**EXERCISE INSTRUCTIONS**
In the piece on Dwight Gooden and Jose Fernandez, who hit the game-winning home run in Gooden's first Opening Day start, and in which inning?
>> BEGIN SELECTED EXCERPT
Dwight Gooden stopped by our MLB.com studios in NYC recently, not long after this countdown began to Major League Baseball’s Opening Series on March 22 in Sydney, Australia. I told him we eventually would run into a tough choice at No. 16, where he and Hall of Famer Whitey Ford were a pair of New York legends at the top of the consideration list. Here’s what Doc said about making his first Opening Day start for the Mets in 1985, at only 20 years old in a Cy Young season:
“It was very special to myself, obviously being my first one, being at Shea Stadium. It was Gary Carter’s first game as a Met, and he hit that game-winning home run in the 10th inning. That one sticks out more than anything.
“Once you make the team, you always dream about pitching Opening Day. You have all the ceremony, the World Series atmosphere for that one day. It’s the beginning of a new season. Leading up to the game, the drumming going, you’re trying to keep your emotions ready, and the lineups are introduced on the field, all the pregame ceremony stuff, it’s just a great, great thing to have, and it’s the best part of the season outside of the World Series.”
With that introduction, we fast-forward nearly three decades to 2014. Of all the things we are anticipating in this regular season, probably none is more exciting than the first Opening Day start by Jose Fernandez. The similarities to Gooden’s first Opening Day start are spectacular.
Fernandez is 21, ace of the Marlins staff. Like Gooden, he is making this assignment after having already been an All-Star, National League Rookie of the Year and a top-three Cy Young ballot choice in his first season, recording double-digit wins and electrifying crowds.
Fernandez had a 2.19 ERA, 0.979 WHIP and 9.7 K/9 ratio his first season, compared to Gooden’s 2.60, 1.073 and 11.4, respectively. Each righty led the NL in his first year in hits per 9 innings, Fernandez with just 5.8 hits allowed per game compared to Gooden’s 6.6. While Gooden pitched for a Mets club that was expected by many to contend — winning it all in 1986 — it still will be interesting to see whether his second-year growth is anywhere near that of “Special K,” who followed up his first Opening Day start by going 24-4 and winning the Cy.
>> END SELECTED EXCERPT
>> BEGIN SUPPLIED MATERIAL
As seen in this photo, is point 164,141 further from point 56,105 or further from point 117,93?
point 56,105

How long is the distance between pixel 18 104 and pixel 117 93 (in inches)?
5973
>> END SUPPLIED MATERIAL
**FINISHED TASK**
Gary Carter, in the 10th inning.